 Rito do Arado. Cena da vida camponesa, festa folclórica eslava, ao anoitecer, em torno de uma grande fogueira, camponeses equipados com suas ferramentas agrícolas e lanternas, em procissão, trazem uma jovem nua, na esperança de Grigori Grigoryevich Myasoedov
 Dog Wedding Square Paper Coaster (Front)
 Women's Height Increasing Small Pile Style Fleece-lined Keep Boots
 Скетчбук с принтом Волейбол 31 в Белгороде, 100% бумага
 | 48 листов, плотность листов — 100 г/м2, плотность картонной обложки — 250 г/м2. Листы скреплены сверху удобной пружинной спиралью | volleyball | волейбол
★ ★ ★ ★
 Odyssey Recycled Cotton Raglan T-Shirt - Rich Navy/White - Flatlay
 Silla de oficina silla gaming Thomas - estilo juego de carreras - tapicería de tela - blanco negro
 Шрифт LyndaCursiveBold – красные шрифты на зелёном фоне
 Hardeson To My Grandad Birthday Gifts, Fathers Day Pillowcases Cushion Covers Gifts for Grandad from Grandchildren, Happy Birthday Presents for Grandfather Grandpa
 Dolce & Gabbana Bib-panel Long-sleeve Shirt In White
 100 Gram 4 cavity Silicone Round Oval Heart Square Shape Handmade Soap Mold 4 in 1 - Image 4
★ ★ ★ ★
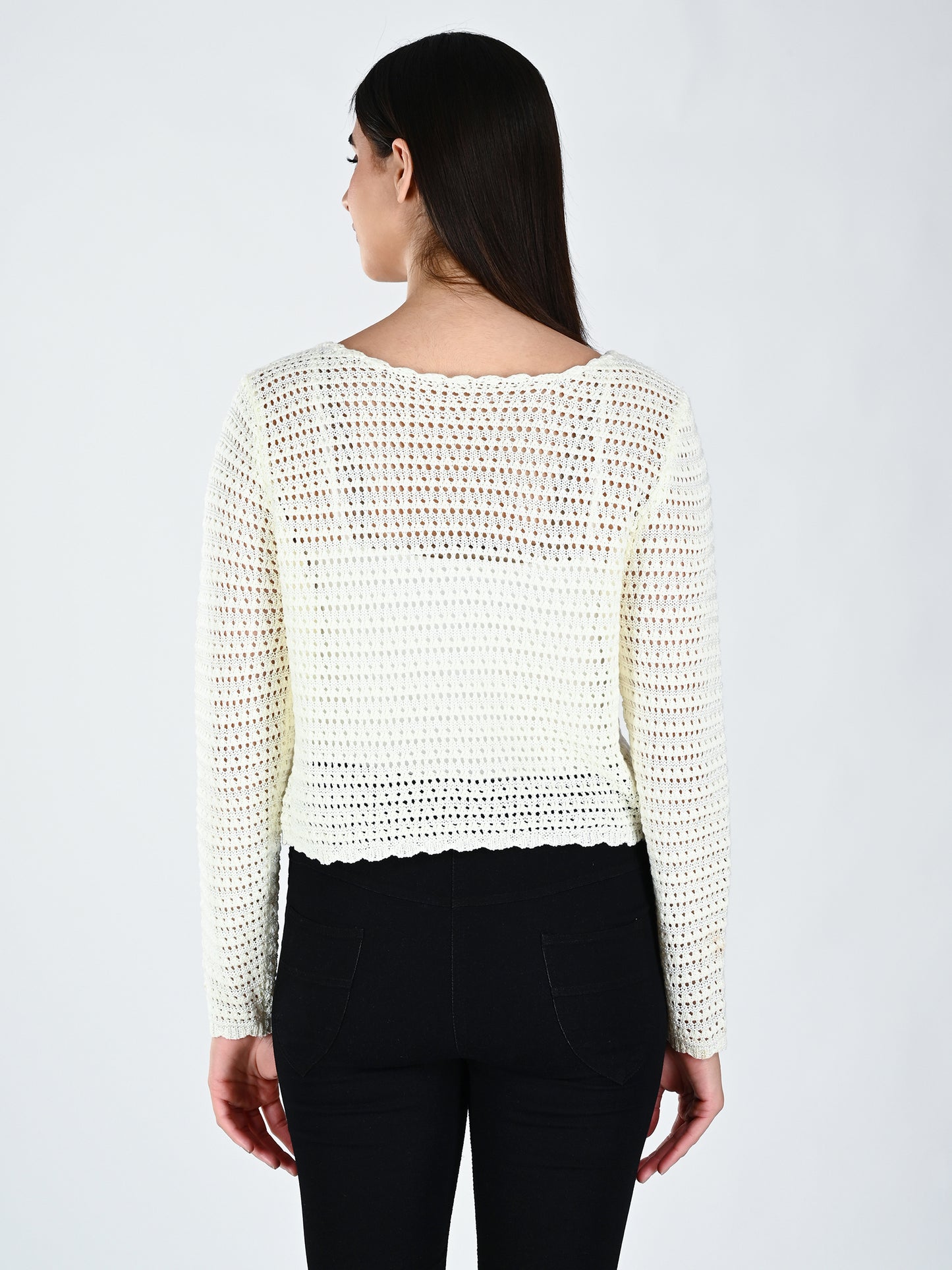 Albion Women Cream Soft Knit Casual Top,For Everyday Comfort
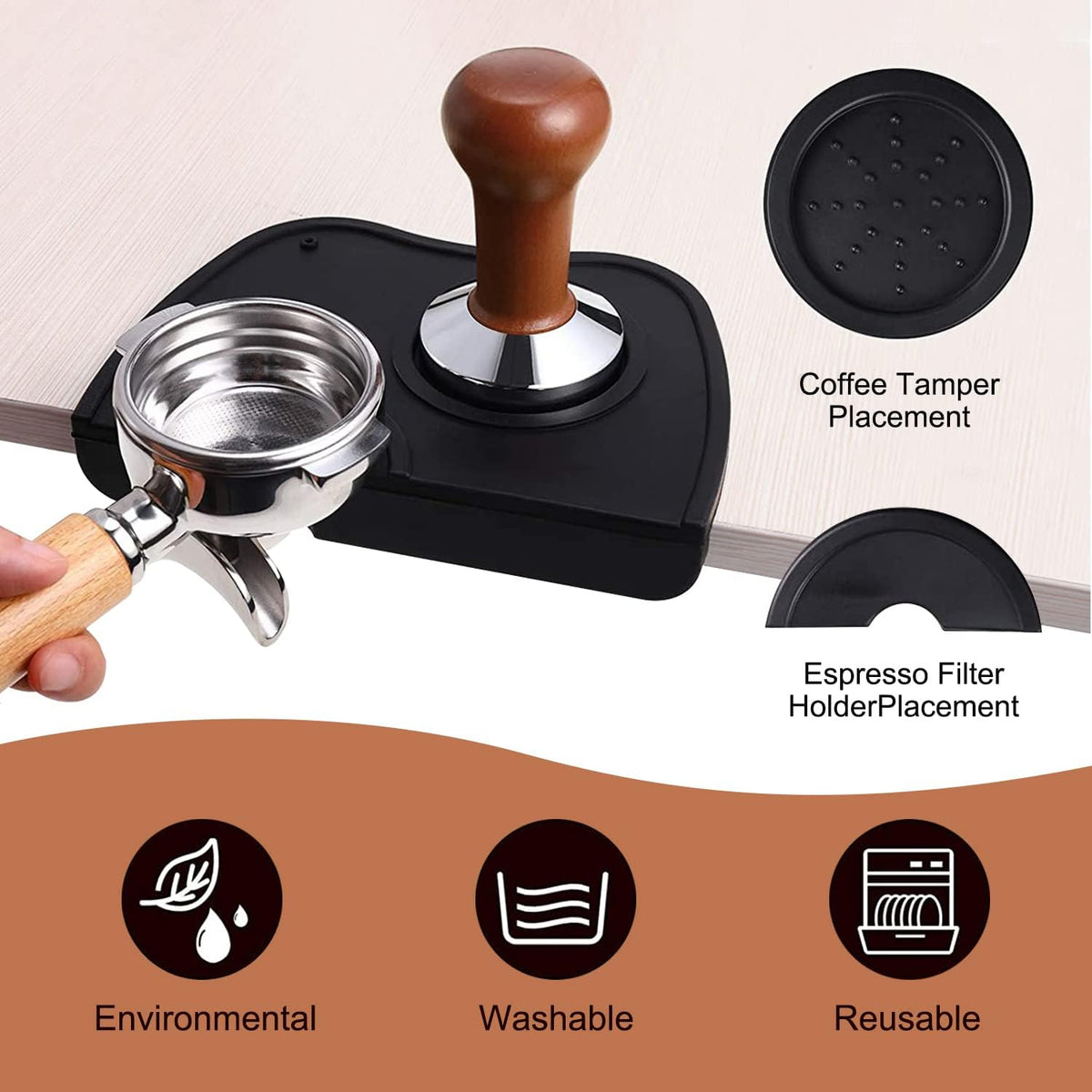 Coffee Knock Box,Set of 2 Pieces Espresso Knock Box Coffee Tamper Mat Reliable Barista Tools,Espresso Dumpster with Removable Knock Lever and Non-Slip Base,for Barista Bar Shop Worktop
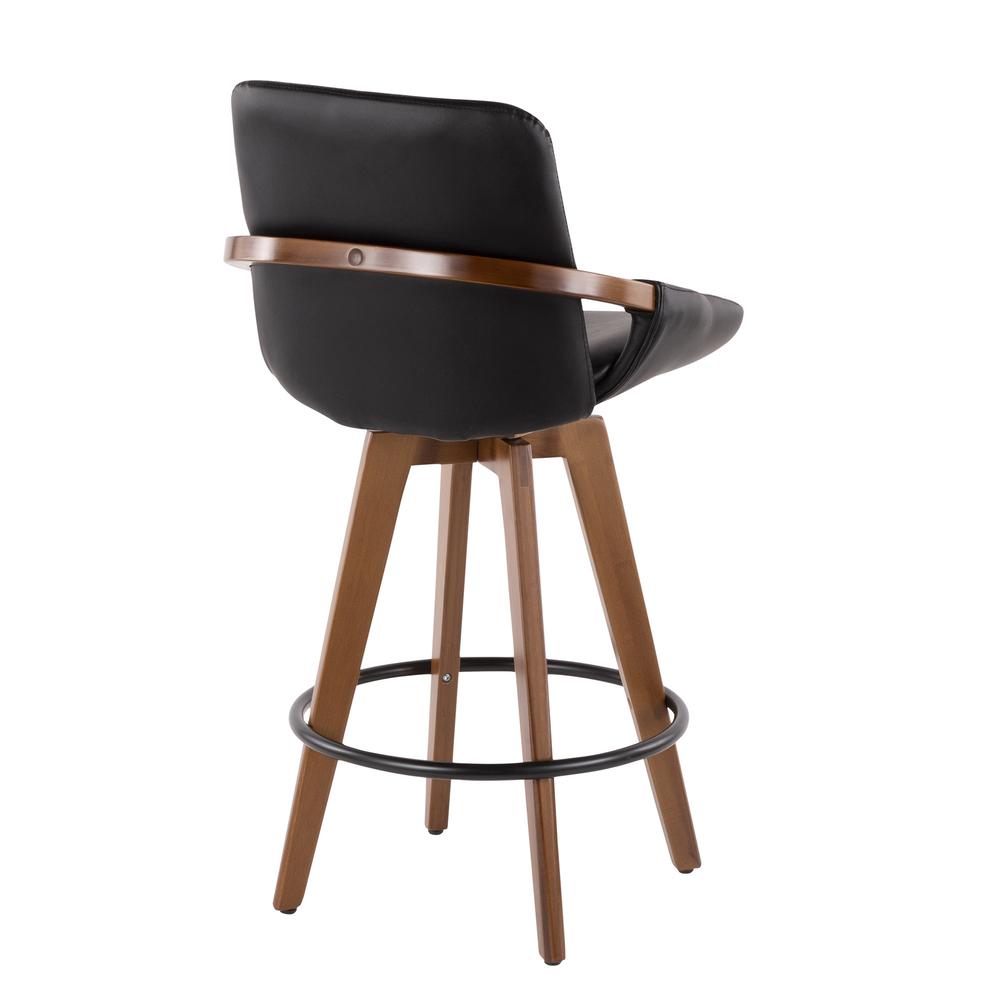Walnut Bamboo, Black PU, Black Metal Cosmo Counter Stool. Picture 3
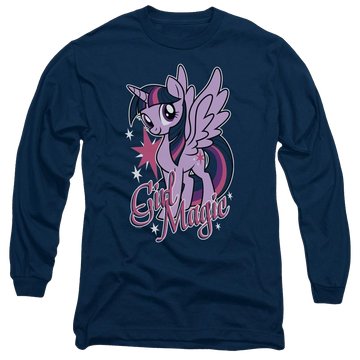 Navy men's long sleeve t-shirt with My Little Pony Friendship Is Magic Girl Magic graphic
★ ★ ★ ★
== Assigned task ==
Looking at the records above, return exactly the lines from the line with "Dog Wedding Square Paper Coaster (Front)" to the line with "volleyball | волейбол", both ends included.

== Output of the task ==
 Dog Wedding Square Paper Coaster (Front)
 Women's Height Increasing Small Pile Style Fleece-lined Keep Boots
 Скетчбук с принтом Волейбол 31 в Белгороде, 100% бумага
 | 48 листов, плотность листов — 100 г/м2, плотность картонной обложки — 250 г/м2. Листы скреплены сверху удобной пружинной спиралью | volleyball | волейбол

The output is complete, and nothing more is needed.